- **Preguntas para responder**:
• 1. Según el último párrafo del relato, ¿qué traía o qué había encontrado cada uno de estos tres personajes: Graciela, Juan y Alejandro?
• 2. En el relato, ¿qué botella destapaba Zoilo cuando la casa ya estaba llena de gente?
• 3. Resume en forma de lista el párrafo del relato que empieza con "Tapé el fono con la mano", conservando sus datos principales.

- **Pasaje del texto**:

Está aquí a mi lado. Juan anda buscando la caja. Chela te llevará flores y yo, con todo respeto, te entregaré el “fiambre”.
Casi me desmayé. Ya la casa estaba llena de gente. Zoilo destapaba en ese momento una botella de Cognac Napoleón.
¡Auténtico Courvoisier! – gritaba - ¡Miren que soy complaciente! Abriendo la botella para que tomen otros. Yo, ni probarlo; el licor es la perdición del hombre.
A mi alrededor estaba la mayoría de los artistas porteños, y en esos momentos, Joaquín Valladares con su guitarra encintada, cantaba cogollitos para mí.
No lo creo muy oportuno, tartamudeé.
¿Por qué?. Ya está oreado, no te molestará en nada.
Tapé el fono con la mano para no ser oído por Alejandro e impuse silencio, explicando a mis amigos la tragedia y rogándoles se retiraran. Julio Walton y Enrique Ponce decidieron acompañarme hasta el final. Los otros estarían en El Restaurante Alemán a una cuadra de mi casa esperando los acontecimientos. Acepté que lo trajeran y en la escalera Julio, Enrique y yo, como idiotas, aguardábamos la llegada del muerto.
Desde la calle llegó un coro de voces acompañados por los acordes de un violín: “Happy birthday to you”, “Happy birthday to you”. Corrimos atropellándonos para imponer silencio y explicarles a los visitantes que, en breve, tendríamos un velorio. Y cual no seria mi sorpresa al ver a los esperados viajeros de Santiago, más un hombre pálido que tocaba el violín. Estallé en ira. Vinieron las explicaciones... todo había sido un malentendido. El cadáver era Alberto Valdivia del cual yo desconocía su apodo. Graciela me traía un hermoso ramo de flores. Juan había encontrado la caja del violín en la oficina del Jefe de Estación y Alejandro, me entregó un gran paquete de fiambres. Después de las explicaciones, avisamos a los otros que aguardaban para que regresaran y, aún con más entusiasmo, continuó la fiesta de mi santo.

- **Registros mostrados**:
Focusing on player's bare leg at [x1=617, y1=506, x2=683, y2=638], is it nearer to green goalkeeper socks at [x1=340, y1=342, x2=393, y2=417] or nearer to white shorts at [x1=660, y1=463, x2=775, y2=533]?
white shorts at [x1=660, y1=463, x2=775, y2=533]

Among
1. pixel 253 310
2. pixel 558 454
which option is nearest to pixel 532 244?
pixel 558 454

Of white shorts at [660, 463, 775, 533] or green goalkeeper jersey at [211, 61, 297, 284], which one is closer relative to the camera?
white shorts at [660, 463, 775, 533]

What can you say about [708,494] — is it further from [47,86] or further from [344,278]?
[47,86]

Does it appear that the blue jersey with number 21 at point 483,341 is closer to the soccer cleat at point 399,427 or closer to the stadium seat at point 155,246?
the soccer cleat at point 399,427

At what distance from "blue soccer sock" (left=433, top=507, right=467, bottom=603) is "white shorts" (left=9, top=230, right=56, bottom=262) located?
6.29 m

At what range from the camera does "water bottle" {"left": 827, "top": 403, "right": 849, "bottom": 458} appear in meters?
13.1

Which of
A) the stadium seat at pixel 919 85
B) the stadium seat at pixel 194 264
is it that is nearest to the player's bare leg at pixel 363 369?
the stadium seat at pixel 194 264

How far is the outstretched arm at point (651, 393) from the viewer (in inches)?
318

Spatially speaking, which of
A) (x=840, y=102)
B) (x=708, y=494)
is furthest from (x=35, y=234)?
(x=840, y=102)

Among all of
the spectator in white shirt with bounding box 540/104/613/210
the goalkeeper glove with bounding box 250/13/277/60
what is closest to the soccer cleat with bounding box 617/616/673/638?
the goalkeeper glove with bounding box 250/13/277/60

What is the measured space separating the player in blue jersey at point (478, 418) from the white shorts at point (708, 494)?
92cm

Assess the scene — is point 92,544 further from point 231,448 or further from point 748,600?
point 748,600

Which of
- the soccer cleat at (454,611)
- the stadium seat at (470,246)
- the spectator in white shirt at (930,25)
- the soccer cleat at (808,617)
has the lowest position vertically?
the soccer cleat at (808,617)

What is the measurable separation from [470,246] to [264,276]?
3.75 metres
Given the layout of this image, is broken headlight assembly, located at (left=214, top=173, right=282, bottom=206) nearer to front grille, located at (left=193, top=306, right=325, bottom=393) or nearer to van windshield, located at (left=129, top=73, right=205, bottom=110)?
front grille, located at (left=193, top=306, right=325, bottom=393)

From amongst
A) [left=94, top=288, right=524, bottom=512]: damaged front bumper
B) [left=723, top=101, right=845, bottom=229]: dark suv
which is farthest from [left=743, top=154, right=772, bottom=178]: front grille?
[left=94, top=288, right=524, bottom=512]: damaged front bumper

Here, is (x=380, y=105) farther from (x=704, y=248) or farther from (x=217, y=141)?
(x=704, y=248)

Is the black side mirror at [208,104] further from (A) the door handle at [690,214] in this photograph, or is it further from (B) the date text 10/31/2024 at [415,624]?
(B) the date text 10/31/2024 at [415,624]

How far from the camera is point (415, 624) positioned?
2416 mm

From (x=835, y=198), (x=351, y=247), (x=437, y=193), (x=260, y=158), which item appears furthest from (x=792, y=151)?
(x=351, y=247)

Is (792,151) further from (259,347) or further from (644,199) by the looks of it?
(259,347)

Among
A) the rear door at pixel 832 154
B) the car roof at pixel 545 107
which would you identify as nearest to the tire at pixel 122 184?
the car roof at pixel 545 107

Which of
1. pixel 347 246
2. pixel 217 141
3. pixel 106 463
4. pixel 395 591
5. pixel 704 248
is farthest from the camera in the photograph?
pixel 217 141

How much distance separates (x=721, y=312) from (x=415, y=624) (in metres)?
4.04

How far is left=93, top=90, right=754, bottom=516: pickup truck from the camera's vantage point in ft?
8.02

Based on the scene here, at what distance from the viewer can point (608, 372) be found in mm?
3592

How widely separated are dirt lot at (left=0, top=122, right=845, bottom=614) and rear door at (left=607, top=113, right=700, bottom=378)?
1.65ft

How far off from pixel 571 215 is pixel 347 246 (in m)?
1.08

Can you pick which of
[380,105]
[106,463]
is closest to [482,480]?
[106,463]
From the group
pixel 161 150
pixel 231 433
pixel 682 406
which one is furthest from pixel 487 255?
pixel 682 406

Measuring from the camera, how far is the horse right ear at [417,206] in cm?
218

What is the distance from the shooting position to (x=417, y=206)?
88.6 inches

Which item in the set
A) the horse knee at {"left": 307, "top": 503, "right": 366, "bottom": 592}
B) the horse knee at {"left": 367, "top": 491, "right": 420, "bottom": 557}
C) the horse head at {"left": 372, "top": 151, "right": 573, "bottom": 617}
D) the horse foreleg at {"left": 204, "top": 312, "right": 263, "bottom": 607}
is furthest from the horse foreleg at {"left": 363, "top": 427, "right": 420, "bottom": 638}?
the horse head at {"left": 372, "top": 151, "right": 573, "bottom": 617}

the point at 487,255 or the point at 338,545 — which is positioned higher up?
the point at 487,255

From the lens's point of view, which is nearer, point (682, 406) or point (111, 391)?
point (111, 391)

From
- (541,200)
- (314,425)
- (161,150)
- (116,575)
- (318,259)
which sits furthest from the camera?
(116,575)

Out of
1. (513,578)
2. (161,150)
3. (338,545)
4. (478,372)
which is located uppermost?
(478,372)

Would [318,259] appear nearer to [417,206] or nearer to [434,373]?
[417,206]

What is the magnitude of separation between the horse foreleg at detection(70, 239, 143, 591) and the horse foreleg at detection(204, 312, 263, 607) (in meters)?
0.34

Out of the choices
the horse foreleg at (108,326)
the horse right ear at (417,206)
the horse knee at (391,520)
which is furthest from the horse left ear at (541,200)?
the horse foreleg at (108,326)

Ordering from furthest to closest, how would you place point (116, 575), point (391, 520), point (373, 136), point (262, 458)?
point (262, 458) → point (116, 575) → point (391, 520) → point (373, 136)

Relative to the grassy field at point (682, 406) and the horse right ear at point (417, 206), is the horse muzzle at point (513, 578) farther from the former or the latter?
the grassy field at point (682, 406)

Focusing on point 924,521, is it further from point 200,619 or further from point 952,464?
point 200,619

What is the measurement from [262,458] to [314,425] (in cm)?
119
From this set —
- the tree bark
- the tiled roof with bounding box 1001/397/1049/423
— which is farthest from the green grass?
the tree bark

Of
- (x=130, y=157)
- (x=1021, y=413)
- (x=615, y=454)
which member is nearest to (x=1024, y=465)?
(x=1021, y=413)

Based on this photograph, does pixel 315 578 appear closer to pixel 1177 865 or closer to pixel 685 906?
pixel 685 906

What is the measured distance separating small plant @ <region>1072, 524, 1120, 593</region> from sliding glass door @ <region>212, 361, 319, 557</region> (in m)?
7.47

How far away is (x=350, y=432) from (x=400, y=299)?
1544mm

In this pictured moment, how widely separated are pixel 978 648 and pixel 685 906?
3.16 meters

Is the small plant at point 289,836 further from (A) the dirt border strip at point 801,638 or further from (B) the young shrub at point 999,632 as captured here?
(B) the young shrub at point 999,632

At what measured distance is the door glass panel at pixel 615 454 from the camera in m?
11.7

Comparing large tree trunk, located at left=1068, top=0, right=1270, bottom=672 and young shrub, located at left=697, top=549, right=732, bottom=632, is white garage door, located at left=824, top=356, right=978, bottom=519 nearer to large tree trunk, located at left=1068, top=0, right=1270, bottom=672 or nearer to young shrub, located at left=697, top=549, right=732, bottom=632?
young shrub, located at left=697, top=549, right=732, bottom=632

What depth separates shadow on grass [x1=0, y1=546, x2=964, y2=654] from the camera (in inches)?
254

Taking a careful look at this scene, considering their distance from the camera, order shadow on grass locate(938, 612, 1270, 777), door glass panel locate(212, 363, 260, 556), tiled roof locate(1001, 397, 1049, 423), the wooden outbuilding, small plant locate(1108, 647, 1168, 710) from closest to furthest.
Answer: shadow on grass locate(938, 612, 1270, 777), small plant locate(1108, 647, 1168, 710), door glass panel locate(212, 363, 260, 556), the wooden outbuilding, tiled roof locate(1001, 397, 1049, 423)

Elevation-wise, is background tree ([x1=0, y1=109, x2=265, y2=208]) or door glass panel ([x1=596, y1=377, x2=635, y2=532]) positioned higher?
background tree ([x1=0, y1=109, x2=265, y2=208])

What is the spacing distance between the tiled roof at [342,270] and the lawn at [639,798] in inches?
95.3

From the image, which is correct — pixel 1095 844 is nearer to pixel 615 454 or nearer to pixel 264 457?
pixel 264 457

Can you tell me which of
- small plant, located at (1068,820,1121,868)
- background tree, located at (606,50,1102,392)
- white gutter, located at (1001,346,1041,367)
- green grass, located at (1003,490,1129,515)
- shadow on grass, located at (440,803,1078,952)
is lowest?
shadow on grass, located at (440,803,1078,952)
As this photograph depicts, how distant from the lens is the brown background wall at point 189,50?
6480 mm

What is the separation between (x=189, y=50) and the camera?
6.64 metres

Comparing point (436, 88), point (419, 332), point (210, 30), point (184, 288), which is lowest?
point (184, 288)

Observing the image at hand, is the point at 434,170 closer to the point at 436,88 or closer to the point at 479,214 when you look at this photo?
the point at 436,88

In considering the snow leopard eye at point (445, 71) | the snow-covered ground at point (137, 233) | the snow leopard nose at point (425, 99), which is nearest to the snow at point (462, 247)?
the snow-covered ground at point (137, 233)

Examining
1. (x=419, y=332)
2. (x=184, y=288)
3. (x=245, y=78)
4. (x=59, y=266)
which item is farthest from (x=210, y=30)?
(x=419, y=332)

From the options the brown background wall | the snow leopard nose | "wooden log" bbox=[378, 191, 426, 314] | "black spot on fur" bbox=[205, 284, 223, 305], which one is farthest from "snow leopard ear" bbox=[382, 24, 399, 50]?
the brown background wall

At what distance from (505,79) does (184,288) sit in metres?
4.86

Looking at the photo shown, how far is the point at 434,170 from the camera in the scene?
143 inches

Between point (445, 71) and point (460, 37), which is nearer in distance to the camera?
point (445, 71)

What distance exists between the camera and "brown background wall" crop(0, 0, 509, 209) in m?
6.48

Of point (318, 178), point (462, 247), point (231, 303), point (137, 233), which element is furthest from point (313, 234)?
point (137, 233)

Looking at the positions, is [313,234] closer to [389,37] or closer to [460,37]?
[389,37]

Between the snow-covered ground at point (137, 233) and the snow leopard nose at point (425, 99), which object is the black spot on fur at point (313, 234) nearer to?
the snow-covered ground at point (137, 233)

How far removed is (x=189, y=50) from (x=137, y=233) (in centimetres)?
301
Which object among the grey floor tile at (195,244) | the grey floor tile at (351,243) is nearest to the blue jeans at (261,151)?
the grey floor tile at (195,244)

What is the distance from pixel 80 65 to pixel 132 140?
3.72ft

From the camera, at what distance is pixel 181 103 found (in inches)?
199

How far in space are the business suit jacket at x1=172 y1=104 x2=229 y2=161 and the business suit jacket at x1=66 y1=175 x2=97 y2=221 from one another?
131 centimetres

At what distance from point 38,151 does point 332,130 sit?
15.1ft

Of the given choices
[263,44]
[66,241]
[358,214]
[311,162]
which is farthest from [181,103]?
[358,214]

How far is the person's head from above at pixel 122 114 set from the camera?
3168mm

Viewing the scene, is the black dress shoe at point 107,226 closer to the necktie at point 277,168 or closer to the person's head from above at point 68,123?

- **Lista de respuestas**:
• 1.
- Graciela: un hermoso ramo de flores.
- Juan: la caja del violín, encontrada en la oficina del Jefe de Estación.
- Alejandro: un gran paquete de fiambres.

• 2. Una botella de Cognac Napoleón.

• 3.
- Tapé el fono para que Alejandro no me oyera e impuse silencio.
- Expliqué la tragedia a mis amigos y les rogué que se retiraran.
- Julio Walton y Enrique Ponce decidieron acompañarme hasta el final.
- Los demás esperarían en El Restaurante Alemán, a una cuadra de mi casa.
- Acepté que trajeran al muerto, y Julio, Enrique y yo aguardamos su llegada en la escalera.